Ce sont toutes les précautions que T prend contre la violence qu'elle sait qu'elle devra affronter en essayant d'aider d'autres femmes. Mais cette nuit de janvier, l'ampleur des attaques était si extrême que les volontaires d'Opantish ont été dépassées : elles ont perdu le contact les unes avec les autres et ont été elles-mêmes blessées et agressées. Dans leurs récits, elles décrivent des foules d'hommes, dont certains étaient armés, qui ont entraîné les femmes loin de leurs amis, leur ont coupé leurs vêtements, les ont tripotées et les ont pénétrées avec leurs doigts. De manière dégoûtante, certains hommes faisaient semblant d'aider, en beuglant des ordres et des exhortations (“Laissez-la tranquille !”) alors qu'ils prolongeaient les agressions et y participaient. Toute la nuit, un flot de femmes - choquées, en sang, pieds nus, à moitié nues - se sont rendues dans la salle d'opération du groupe, située dans un appartement en bordure de Tahrir. Une foule d'hommes, les voyant entrer et sortir, a tenté de s'introduire dans le bâtiment.

Pourtant, après cette terrible nuit, l'organisation n'a pas abandonné ; ses membres sont même devenues plus déterminées. Elles sont allés à la rencontre du public, ont recruté des centaines de volontaires, ont affiné leurs stratégies. Elles ont insisté sur le fait que les femmes devaient être les leaders au sein de l'organisation et que si elles le souhaitaient, elles devaient participer à tous les aspects de son travail, aussi dangereux soient-ils. Les volontaires ont appris à former des couloirs humains disciplinés pour percer les cercles d'assaillants. Elles et ils ont appris que s'ils/elles parlaient calmement aux hommes qui les entouraient, en faisant comme s'ils/elles attendaient d'eux qu'ils les aident, il/elless pouvaient parfois les rallier à leur cause. Elles ont appris qu'il fallait que ce soit une femme qui se déplace dans le couloir, car après avoir été agressée par une foule d'hommes hurlants et agrippés, une femme ne ferait confiance qu'à une autre femme pour la sortir de là - elle s'accrocherait à elle dès qu'elle la verrait.

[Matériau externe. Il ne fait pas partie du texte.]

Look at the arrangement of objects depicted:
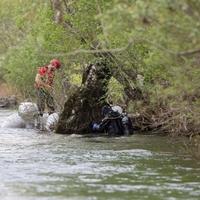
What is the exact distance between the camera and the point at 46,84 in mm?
24281

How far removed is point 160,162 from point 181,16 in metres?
6.02

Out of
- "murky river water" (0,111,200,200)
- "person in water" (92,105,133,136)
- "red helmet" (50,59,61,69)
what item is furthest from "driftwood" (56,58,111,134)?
"red helmet" (50,59,61,69)

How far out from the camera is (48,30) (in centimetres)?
2183

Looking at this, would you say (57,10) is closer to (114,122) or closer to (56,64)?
(56,64)

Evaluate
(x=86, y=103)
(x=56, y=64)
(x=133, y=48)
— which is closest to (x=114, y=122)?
(x=86, y=103)

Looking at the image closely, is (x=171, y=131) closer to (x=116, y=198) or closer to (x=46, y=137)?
(x=46, y=137)

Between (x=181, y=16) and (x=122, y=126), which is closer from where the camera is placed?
(x=181, y=16)

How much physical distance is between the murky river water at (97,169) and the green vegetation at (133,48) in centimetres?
110

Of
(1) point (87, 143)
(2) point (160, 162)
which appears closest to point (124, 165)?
(2) point (160, 162)

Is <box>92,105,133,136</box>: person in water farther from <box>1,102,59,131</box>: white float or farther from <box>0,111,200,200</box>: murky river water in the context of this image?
<box>1,102,59,131</box>: white float

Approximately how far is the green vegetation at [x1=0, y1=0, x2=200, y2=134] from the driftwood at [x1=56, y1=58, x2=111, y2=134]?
44 cm

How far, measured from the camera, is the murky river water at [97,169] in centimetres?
1106

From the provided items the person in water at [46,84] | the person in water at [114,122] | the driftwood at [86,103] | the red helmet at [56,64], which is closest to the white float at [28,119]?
the person in water at [46,84]

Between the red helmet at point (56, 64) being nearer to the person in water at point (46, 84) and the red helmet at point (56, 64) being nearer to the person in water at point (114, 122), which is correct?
the person in water at point (46, 84)
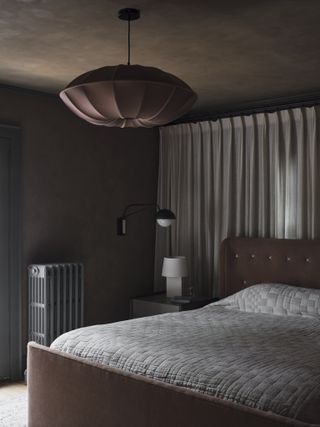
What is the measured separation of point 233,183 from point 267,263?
2.73 feet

Le centre de ce livre est le centre de ces cercles cauchemardesques : le lieu dans lequel une femme seule (les agresseurs isolent toujours leurs victimes) vit la pire terreur et la pire douleur imaginables, et le lieu dans lequel une autre femme s'engouffre, risquant sa propre sécurité pour sauver une inconnue. Rifae reconstitue ces scènes avec des détails saisissants et dévastateurs :

Tout le monde s'est mis à bouger et elle a essayé de ne pas regarder en arrière […] Elle pouvait entendre le bruit des tasers électriques. Ils se déplaçaient plus rapidement maintenant, il semblait que les cercles de personnes pouvaient continuer à l'infini, pas un cercle ou une foule mais un océan d'hommes. Quelqu'un devant elle a commencé à crier : “Ici ! Ici ! Lina !” et elle a été tirée vers l'avant, et elle a vu la femme […]

“Je m'appelle Lina, je suis d'Opantish, je suis là pour t’ aider”, a-t-elle dit.

Elle a dû le répéter deux, trois fois avant que la femme ne l'entende, mais quand elle l'a fait, elle a eu l'air stupéfaite pendant une seconde, et Lina n'était pas sûre qu'elle allait la repousser. Mais ensuite, elle a jeté son corps dans celui de Lina […]

Sa prise était forte et elle répétait sans cesse “matsebeneesh”. Ne me laisse pas.

Lina savait déjà qu'elle n'était plus une personne qui était venue aider cette femme. Elles étaient une unité maintenant, et elles s'en sortiraient ensemble ou pas du tout. Ses autres coéquipières s'étaient regroupées autour d'elles pour les ramener hors du cercle de la même manière que Lina y était entrée.